Supervised by Wlasiuk, she spent a day at South Boston Community Health Center.
The first patient, Brooke Anglin, 28, had had a rough ride. During a turbulent relationship when she was sagged down by depression and severe anxiety, she soothed herself with opioids. After the birth of her second child, she lost both her job as a supermarket cake decorator and custody of her two children. Under Wlasiuk’s care, she gradually weaned herself off the opioids. As Wlasiuk looked on, Anyikwa began careful questioning. “How have things been going?” she asked the patient.
Not great, Anglin replied. Earlier that week she had been evicted.
“That’s a lot,” Anyikwa responded. “How are you coping?”
Anglin said she’d had a resurgence of anxiety.
That was enough for Wlasiuk to step in. “Is your heart racing? Are you feeling panicky?”
Anyikwa watched Wlasiuk closely.
“Have you felt you wanted something for it from your friends?” Wlasiuk gently pressed. “What’s stopped you?”
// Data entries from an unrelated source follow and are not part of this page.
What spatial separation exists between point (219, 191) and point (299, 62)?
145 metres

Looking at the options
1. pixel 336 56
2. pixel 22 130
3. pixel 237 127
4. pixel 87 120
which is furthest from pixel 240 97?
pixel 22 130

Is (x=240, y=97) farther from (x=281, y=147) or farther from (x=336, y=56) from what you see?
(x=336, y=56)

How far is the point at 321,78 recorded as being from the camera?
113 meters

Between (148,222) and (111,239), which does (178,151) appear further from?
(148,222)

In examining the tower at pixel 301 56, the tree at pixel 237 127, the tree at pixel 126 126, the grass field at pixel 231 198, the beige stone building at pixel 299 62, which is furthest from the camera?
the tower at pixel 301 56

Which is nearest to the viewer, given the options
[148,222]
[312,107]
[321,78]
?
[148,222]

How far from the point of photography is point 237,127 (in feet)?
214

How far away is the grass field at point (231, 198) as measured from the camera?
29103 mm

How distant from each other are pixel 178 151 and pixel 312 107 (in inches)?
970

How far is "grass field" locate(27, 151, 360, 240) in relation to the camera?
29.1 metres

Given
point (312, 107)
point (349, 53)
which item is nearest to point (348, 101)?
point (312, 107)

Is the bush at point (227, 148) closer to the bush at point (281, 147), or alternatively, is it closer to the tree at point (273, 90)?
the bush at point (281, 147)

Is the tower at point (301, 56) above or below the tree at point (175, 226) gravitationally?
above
Anglin whispered, “I want my kids back.”
Wlasiuk grasped Anglin’s hands. “I am amazed by your strength,” she said. “I want to treat your anxiety until things settle down. What are your thoughts?”
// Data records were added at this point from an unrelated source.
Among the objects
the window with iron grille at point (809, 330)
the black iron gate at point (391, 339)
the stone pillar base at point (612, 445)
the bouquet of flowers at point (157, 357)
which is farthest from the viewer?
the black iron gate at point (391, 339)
They agreed on temporary anti-anxiety medication. Wlasiuk also taught her breathing exercises.
After the patient left, Wlasiuk remarked, “Primary care is the right place for treating substance misuse. We have the privilege of getting to know our patients well. How can you treat addiction in a vacuum?”
The next up was Sharon, 61, who brought along a toddler grandchild. Both Sharon and her daughter, the child’s mother, take Suboxone, a medication that can ease opioid craving.
Wlasiuk entered and Anyikwa started her recitation.
“Sharon has been clean for years,” Anyikwa began.
Vigilant about language and stigma, Wlasiuk interrupted her. “Clean” is eschewed by many in the field, because it implies that those in the throes of addiction are, by extension, “dirty.”
Educating new practitioners requires painstaking deconstruction of old reflexive thinking, careful building of fresh approaches.
“You mean she’s in recovery,” Wlasiuk quietly admonished Anyikwa.
“Right,” the student replied, abashed. “In recovery.”